[Start of Document section]

2. Records Withheld Under Exemption 3
in Conjunction With § 6103(a)
The IRS argues that it may partially withhold page 14943 under the third
FOIA exemption in conjunction with I.R.C. § 6103(a) (2018) because the portion of
the record that is withheld contains the taxpayer information of The Brattle Group.
Memorandum in Support at 21-22; Appendix in Support, Exhibit 2 at 8. The court
agrees.
“FOIA Exemption 3, 5 U.S.C. § 552(b)(3) (2006), states that an agency need
not disclose any documents ‘specifically exempted from disclosure by statute’ if the
statute ‘requires that the matters be withheld from the public in such a manner as to
leave no discretion on the issue’ or ‘establishes particular criteria for withholding or
refers to particular types of matters to be withheld.’” Batton, 598 F.3d at 177
(quoting 5 U.S.C. § 552(b)(3) (2006)). “Section 6103 of the Internal Revenue Code,
in turn, provides that tax returns, as well as return information, are confidential and
shall not be disclosed to anyone other than the taxpayer.” Id. (citing I.R.C. § 6103(a)

[End of Document section]

» Work instructions
In the excerpt on FOIA Exemption 3, condense the paragraph beginning "The IRS argues that it may partially withhold" into a short bulleted list that keeps its main facts.

[Start of Information shown]

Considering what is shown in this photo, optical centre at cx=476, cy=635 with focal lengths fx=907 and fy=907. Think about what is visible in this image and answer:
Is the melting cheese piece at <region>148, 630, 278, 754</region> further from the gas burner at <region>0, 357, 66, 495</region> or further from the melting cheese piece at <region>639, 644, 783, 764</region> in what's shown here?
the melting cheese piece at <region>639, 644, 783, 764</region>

[End of Information shown]
[Start of Information shown]

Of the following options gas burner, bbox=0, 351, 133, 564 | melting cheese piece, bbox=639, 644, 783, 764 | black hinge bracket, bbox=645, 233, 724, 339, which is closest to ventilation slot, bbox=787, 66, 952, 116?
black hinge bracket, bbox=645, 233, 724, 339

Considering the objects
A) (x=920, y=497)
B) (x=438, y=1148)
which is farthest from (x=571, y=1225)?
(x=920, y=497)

[End of Information shown]

» Written response
- The IRS seeks to partially withhold page 14943 under FOIA Exemption 3 together with I.R.C. § 6103(a) (2018).
- Its reason is that the withheld portion contains The Brattle Group's taxpayer information.
- The argument appears in the Memorandum in Support at 21-22 and the Appendix in Support, Exhibit 2 at 8.
- The court agrees.